What you need to do
Copy the data below exactly, but not the pictures it contains.

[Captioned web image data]
*****

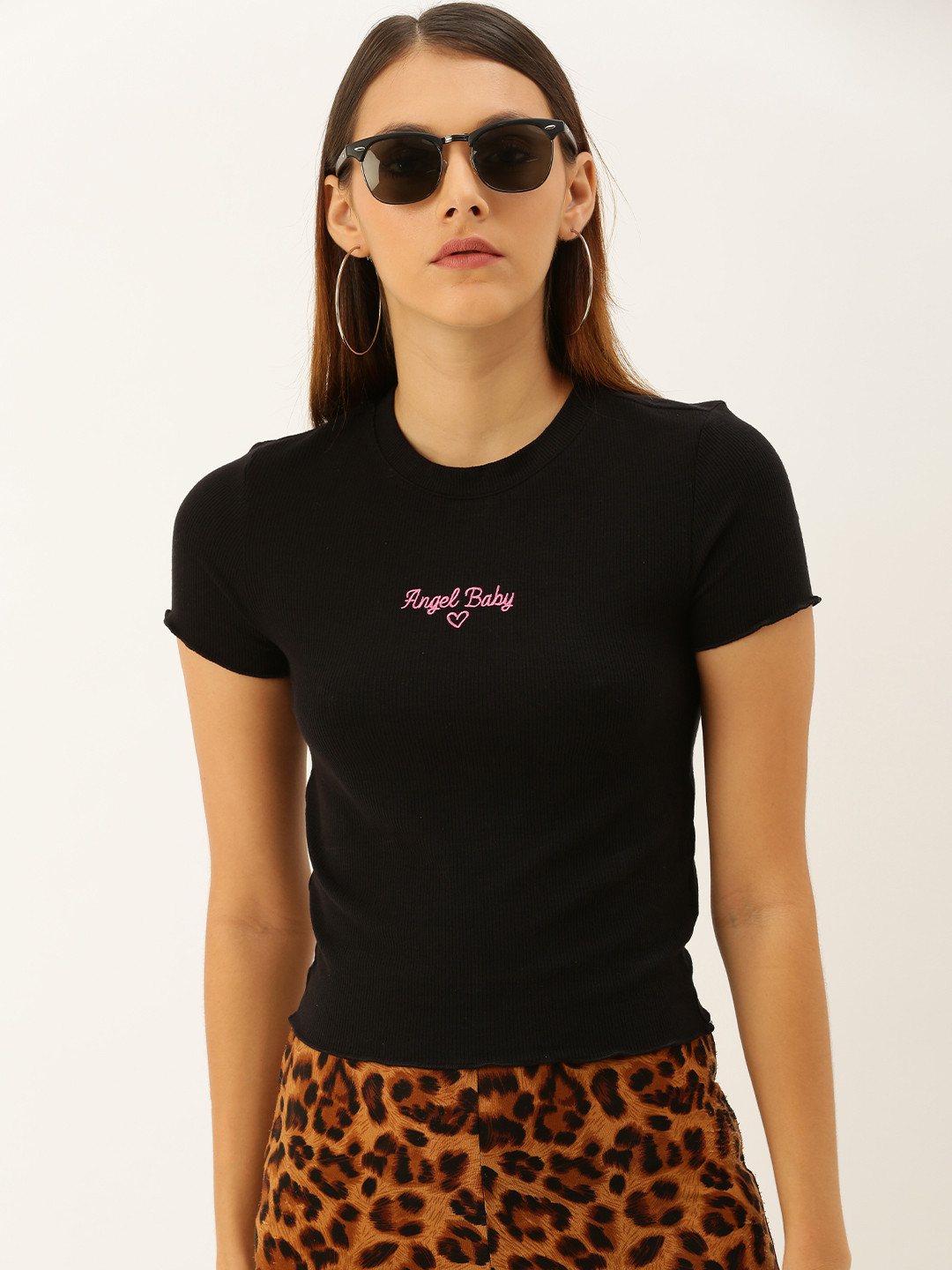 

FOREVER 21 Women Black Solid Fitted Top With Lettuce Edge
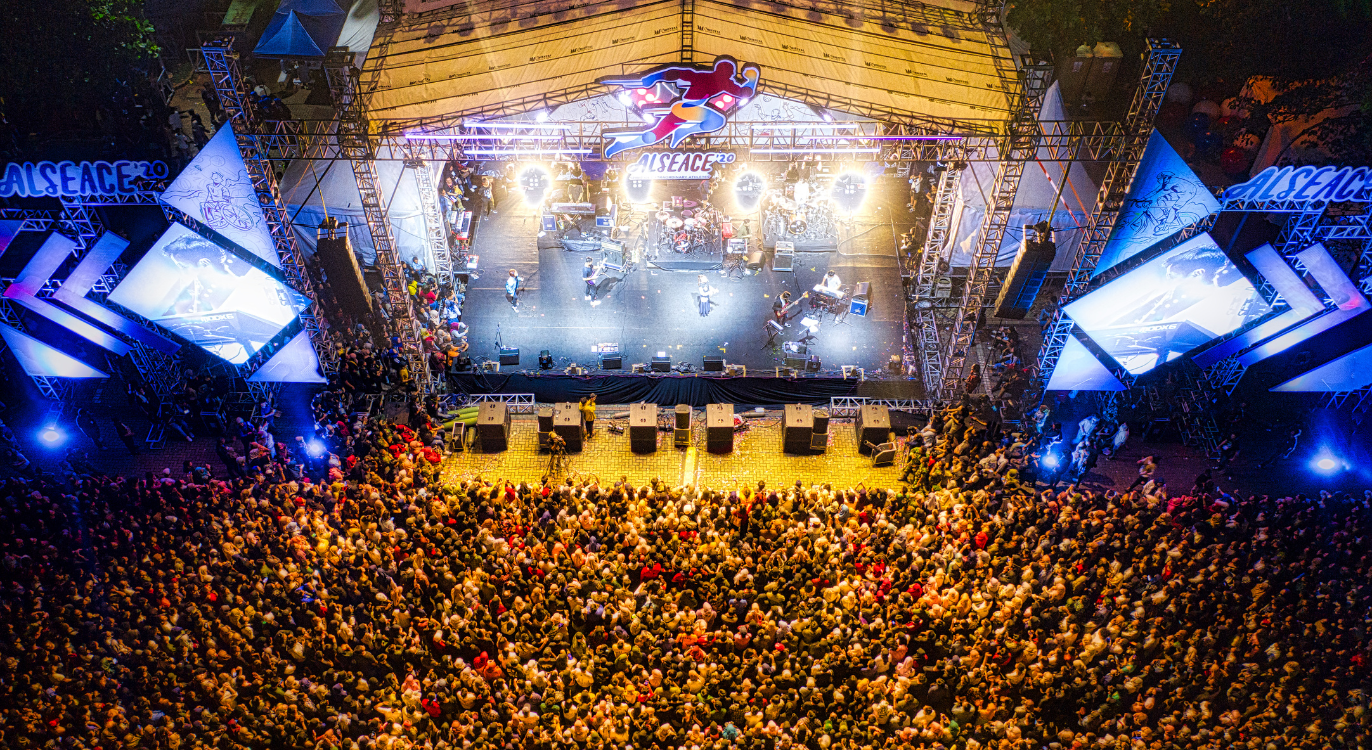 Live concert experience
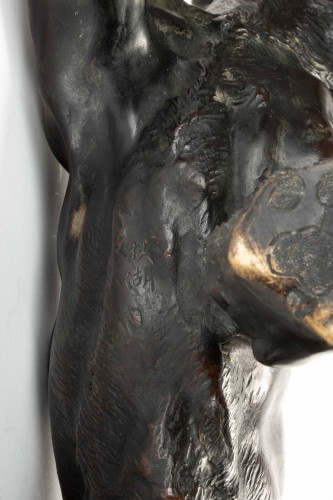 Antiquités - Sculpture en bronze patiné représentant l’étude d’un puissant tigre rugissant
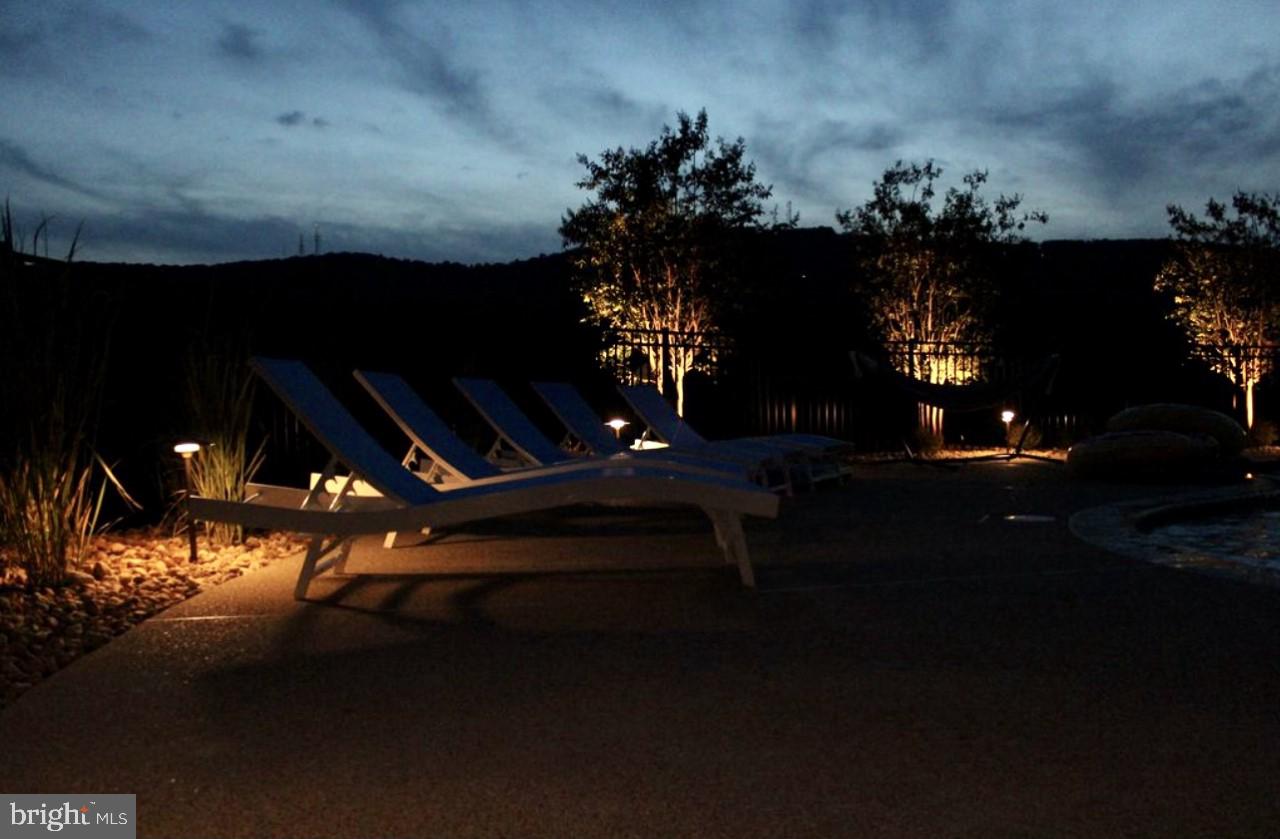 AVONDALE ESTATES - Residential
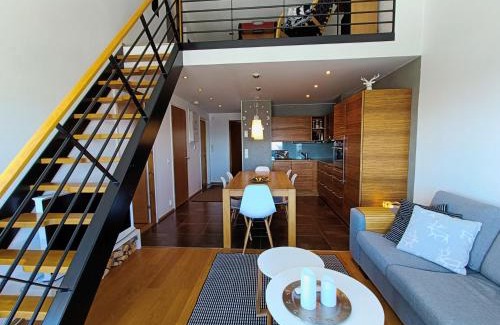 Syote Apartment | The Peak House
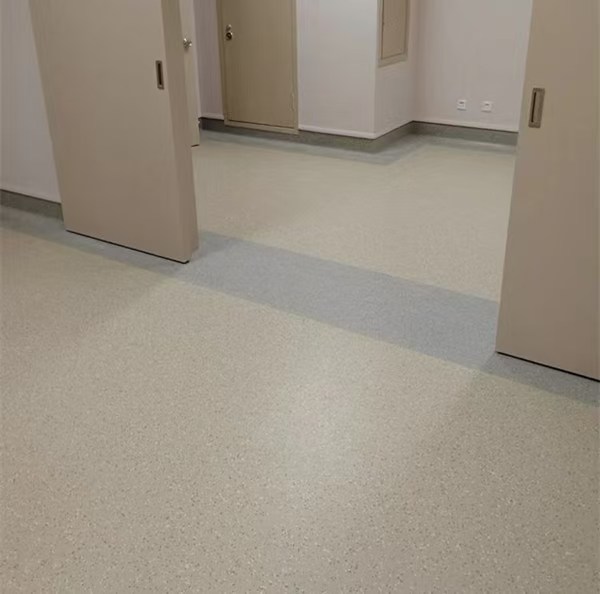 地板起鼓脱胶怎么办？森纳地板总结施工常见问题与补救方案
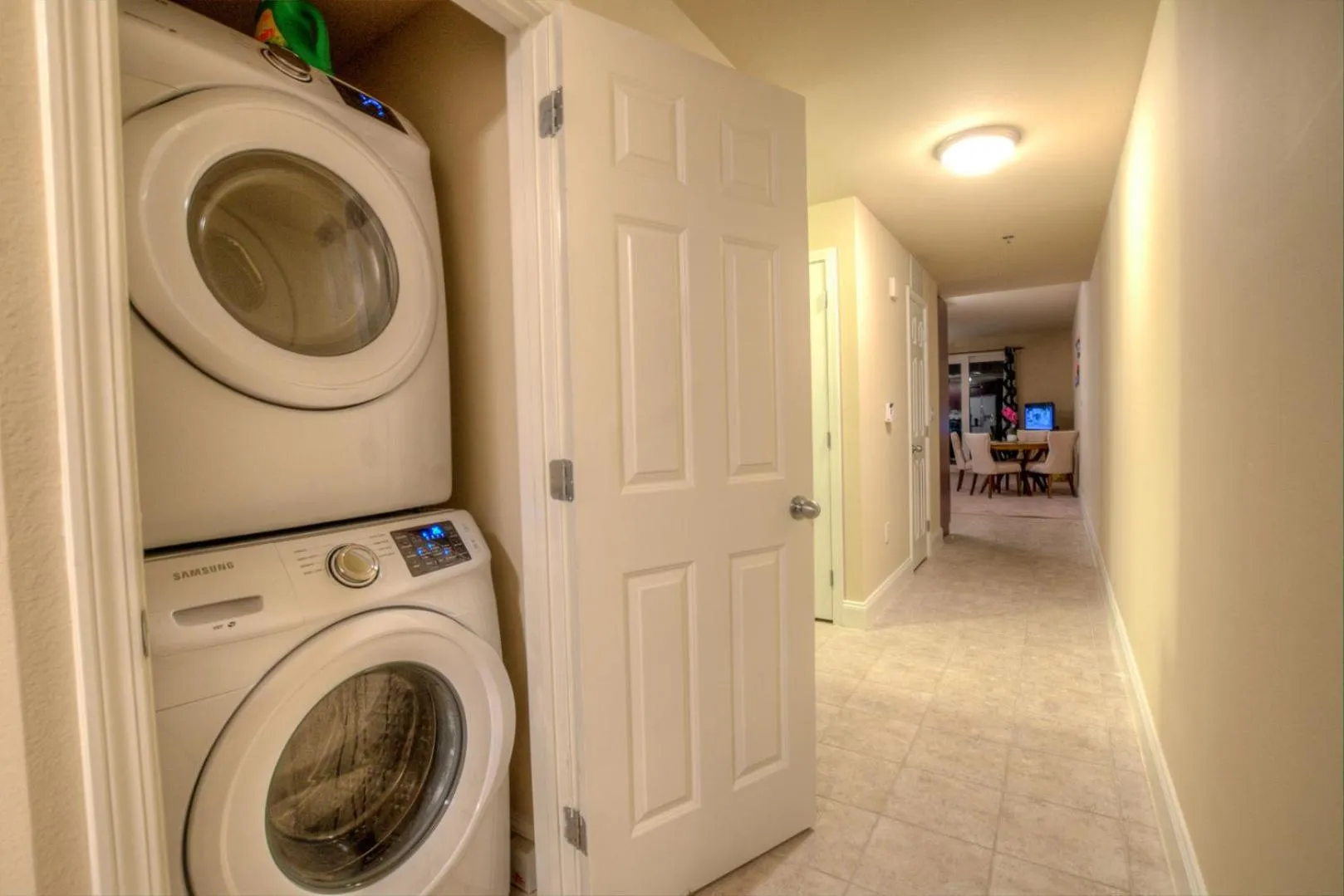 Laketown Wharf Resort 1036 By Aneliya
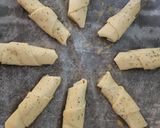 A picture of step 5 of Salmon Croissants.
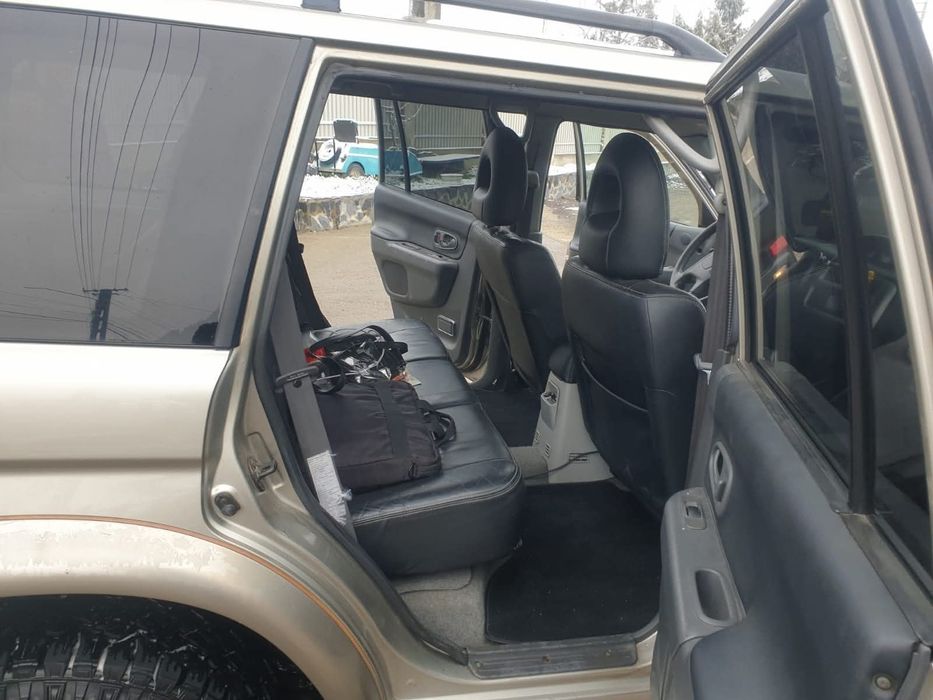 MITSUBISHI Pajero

*****

Worked solution
FOREVER 21 Women Black Solid Fitted Top With Lettuce Edge
 Live concert experience
 Antiquités - Sculpture en bronze patiné représentant l’étude d’un puissant tigre rugissant
 AVONDALE ESTATES - Residential
 Syote Apartment | The Peak House
 地板起鼓脱胶怎么办？森纳地板总结施工常见问题与补救方案
 Laketown Wharf Resort 1036 By Aneliya
 A picture of step 5 of Salmon Croissants.
 MITSUBISHI Pajero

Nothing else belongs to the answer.